Excerpted data:

Content starts

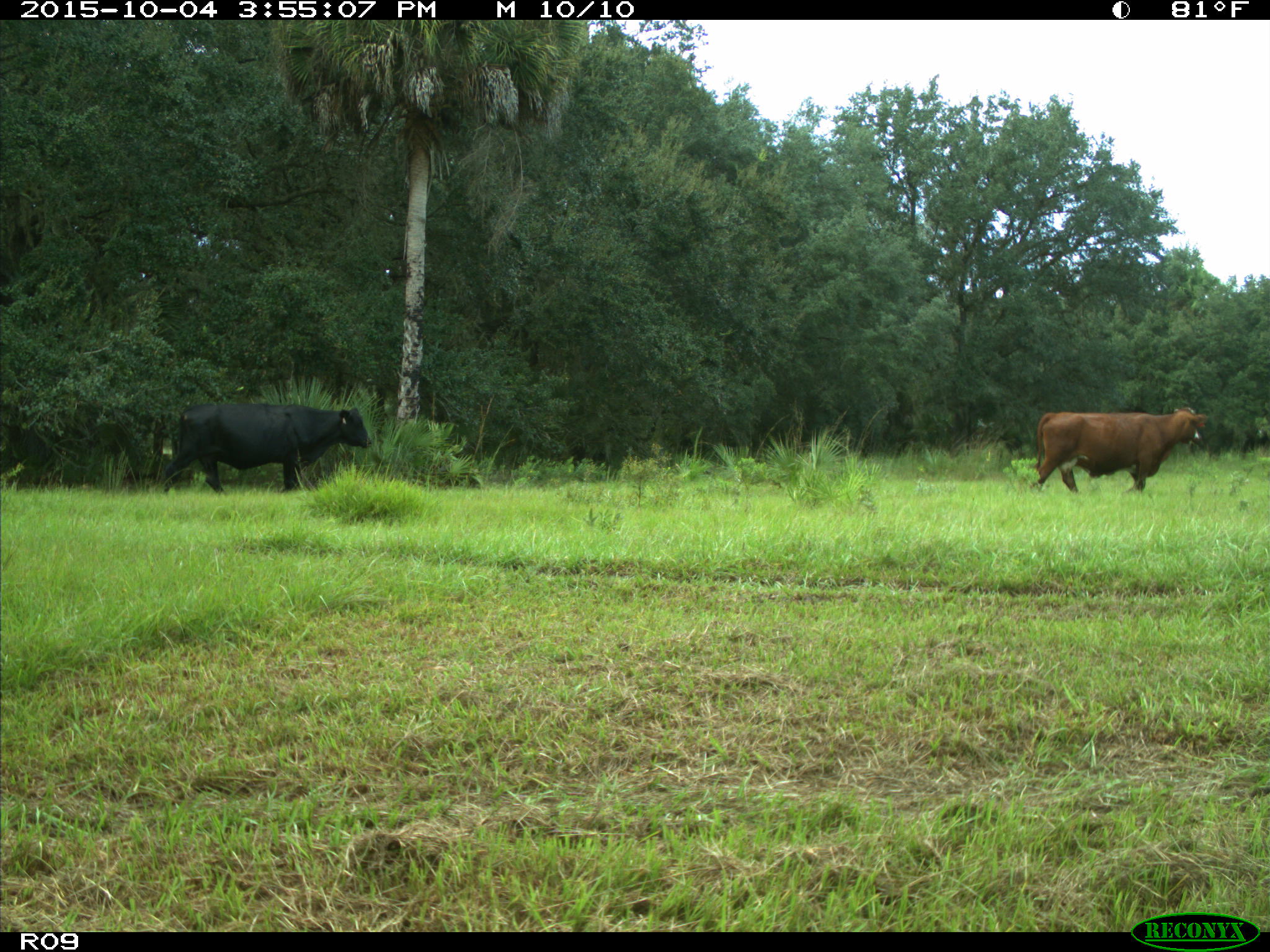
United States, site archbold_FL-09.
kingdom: Animalia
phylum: Chordata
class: Mammalia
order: Artiodactyla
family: Bovidae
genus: Bos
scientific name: Bos taurus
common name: domestic cow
Bos taurus (domestic cow).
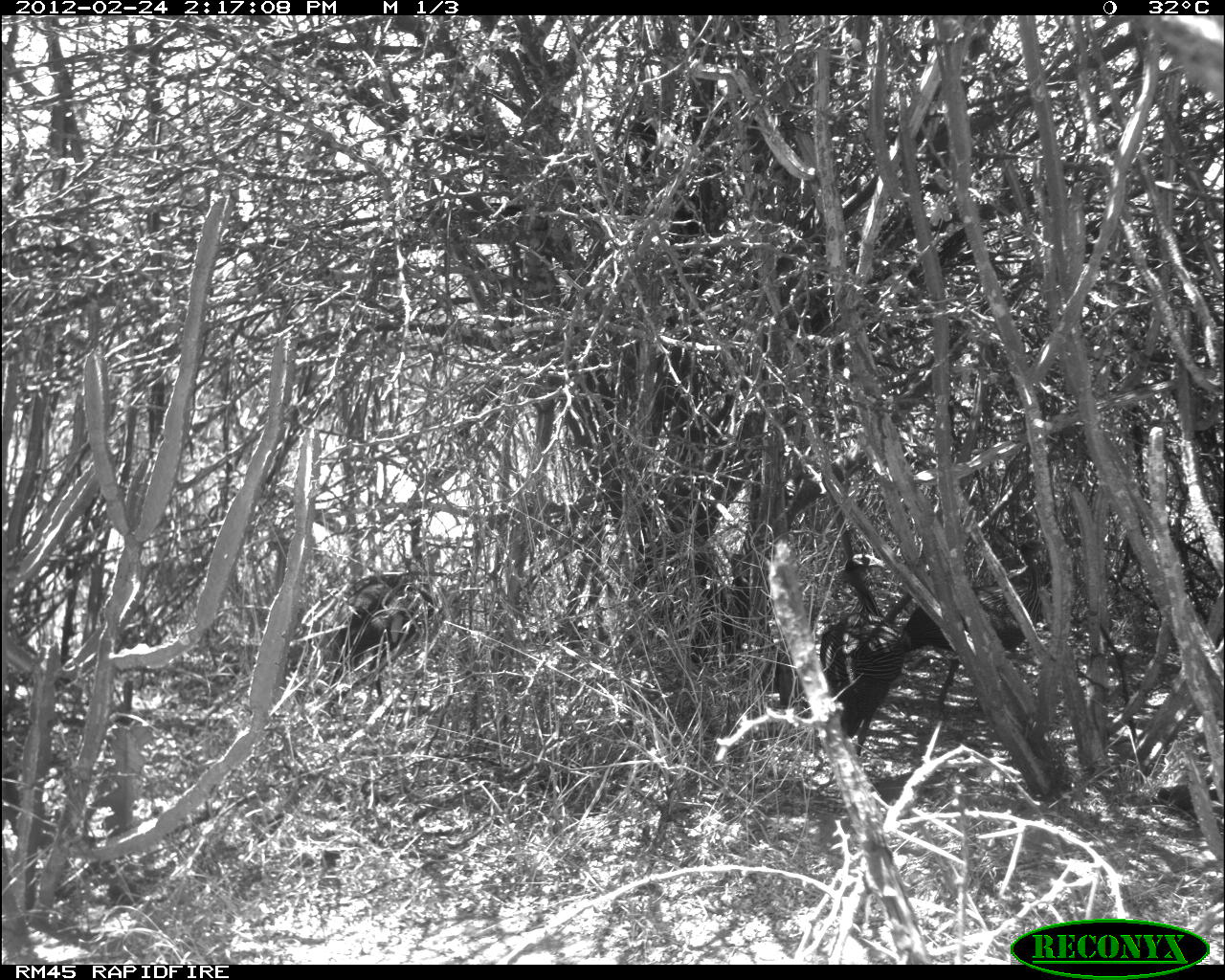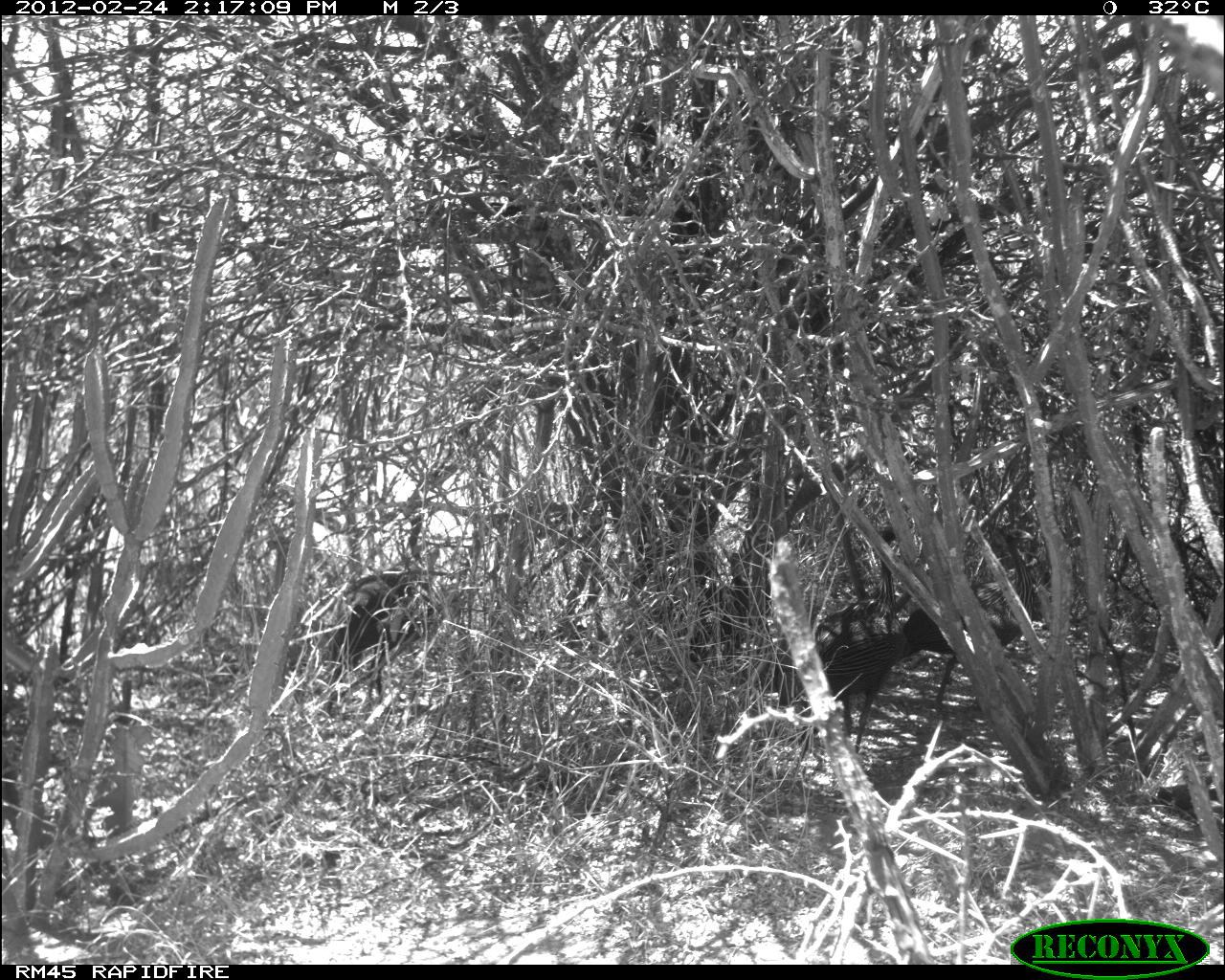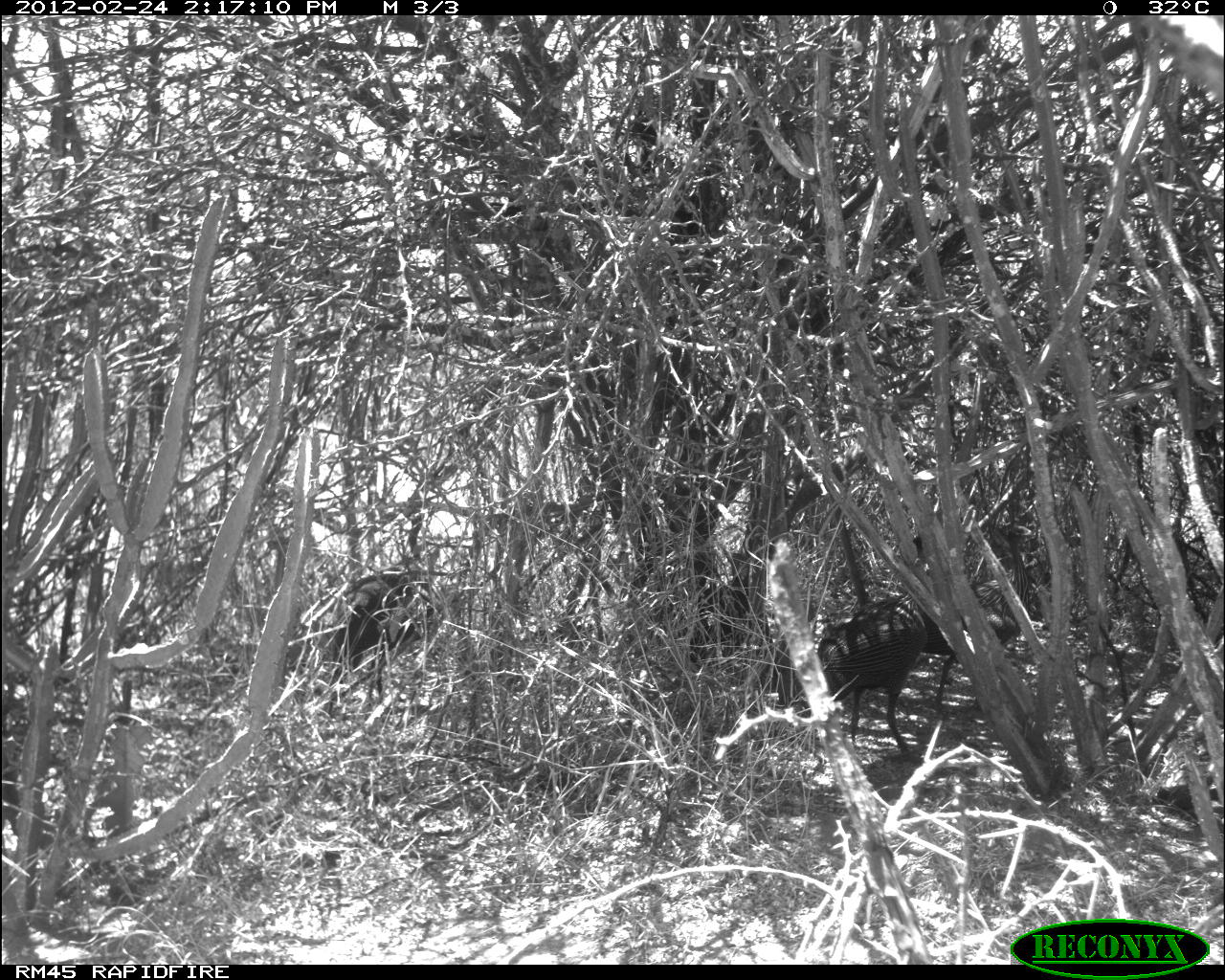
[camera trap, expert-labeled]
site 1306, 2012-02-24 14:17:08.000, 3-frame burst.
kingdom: Animalia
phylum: Chordata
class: Aves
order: Galliformes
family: Numididae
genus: Acryllium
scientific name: Acryllium vulturinum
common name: vulturine guineafowl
Acryllium vulturinum (vulturine guineafowl), count 3.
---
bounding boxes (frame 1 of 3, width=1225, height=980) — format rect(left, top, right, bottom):
acryllium vulturinum: rect(900, 537, 1045, 716); rect(315, 505, 435, 714); rect(818, 551, 910, 760)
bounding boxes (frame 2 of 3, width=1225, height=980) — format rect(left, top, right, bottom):
acryllium vulturinum: rect(771, 516, 915, 752); rect(322, 505, 438, 717); rect(903, 524, 1036, 708)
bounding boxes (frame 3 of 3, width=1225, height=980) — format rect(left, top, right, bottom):
acryllium vulturinum: rect(786, 530, 931, 756); rect(892, 533, 1036, 718); rect(328, 511, 436, 703)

Content ends

Assignment:
The pictures are not part of the copy. Retype everything else in the entries exactly.

Solution to the exercise:
United States, site archbold_FL-09.
kingdom: Animalia
phylum: Chordata
class: Mammalia
order: Artiodactyla
family: Bovidae
genus: Bos
scientific name: Bos taurus
common name: domestic cow
Bos taurus (domestic cow).
[camera trap, expert-labeled]
site 1306, 2012-02-24 14:17:08.000, 3-frame burst.
kingdom: Animalia
phylum: Chordata
class: Aves
order: Galliformes
family: Numididae
genus: Acryllium
scientific name: Acryllium vulturinum
common name: vulturine guineafowl
Acryllium vulturinum (vulturine guineafowl), count 3.
---
bounding boxes (frame 1 of 3, width=1225, height=980) — format rect(left, top, right, bottom):
acryllium vulturinum: rect(900, 537, 1045, 716); rect(315, 505, 435, 714); rect(818, 551, 910, 760)
bounding boxes (frame 2 of 3, width=1225, height=980) — format rect(left, top, right, bottom):
acryllium vulturinum: rect(771, 516, 915, 752); rect(322, 505, 438, 717); rect(903, 524, 1036, 708)
bounding boxes (frame 3 of 3, width=1225, height=980) — format rect(left, top, right, bottom):
acryllium vulturinum: rect(786, 530, 931, 756); rect(892, 533, 1036, 718); rect(328, 511, 436, 703)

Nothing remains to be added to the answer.